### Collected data

- - - - -

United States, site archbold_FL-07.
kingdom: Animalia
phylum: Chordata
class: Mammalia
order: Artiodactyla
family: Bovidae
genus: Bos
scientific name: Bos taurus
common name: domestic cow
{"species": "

- - - - -

### DESCRIPTION OF THE TASK
Every record above is to be transcribed exactly.

### OUTPUT OF THE EXERCISE
United States, site archbold_FL-07.
kingdom: Animalia
phylum: Chordata
class: Mammalia
order: Artiodactyla
family: Bovidae
genus: Bos
scientific name: Bos taurus
common name: domestic cow
{"species": "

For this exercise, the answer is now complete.